• _Work task_
Produce again, without any change, the lines running from the one with "magnification: 100x" through the final line of the data below, and only those.

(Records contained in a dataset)
==============================
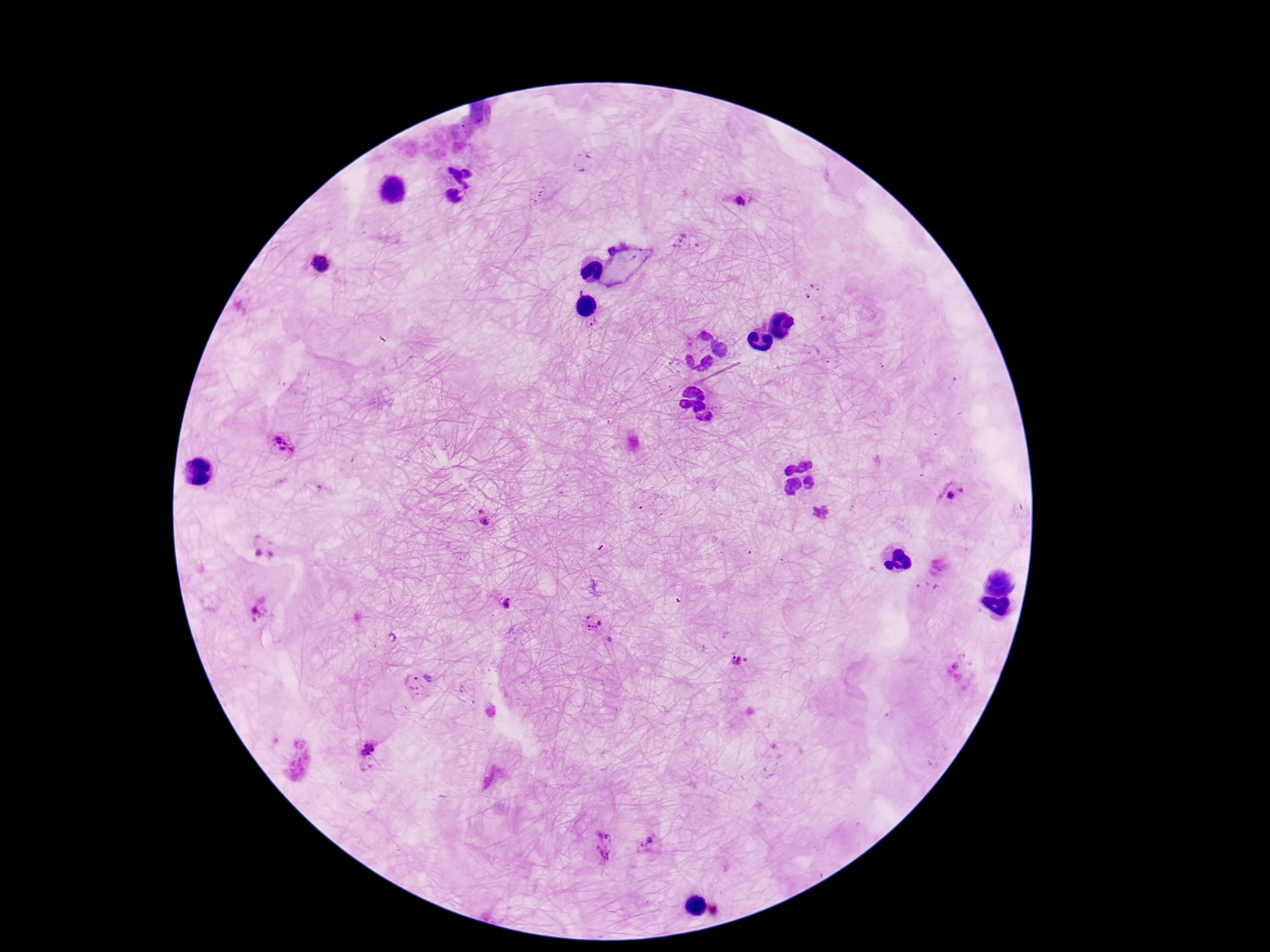
Approximate object centers, in pixels from the top-left corner.
Plasmodium parasites: (x=584, y=162), (x=742, y=198), (x=618, y=251), (x=323, y=264), (x=278, y=446), (x=952, y=494), (x=819, y=513), (x=485, y=517), (x=506, y=603), (x=258, y=610), (x=594, y=623), (x=740, y=659), (x=420, y=683), (x=367, y=753), (x=604, y=845), (x=646, y=845).

magnification: 100x
stain: Giemsa
field_of_view: one from this slide
preparation: thick blood film
patient_malaria_status: infected
capture: smartphone camera through the microscope eyepiece
image_size: 1270×952 pixels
==============================
• _Solution_
magnification: 100x
stain: Giemsa
field_of_view: one from this slide
preparation: thick blood film
patient_malaria_status: infected
capture: smartphone camera through the microscope eyepiece
image_size: 1270×952 pixels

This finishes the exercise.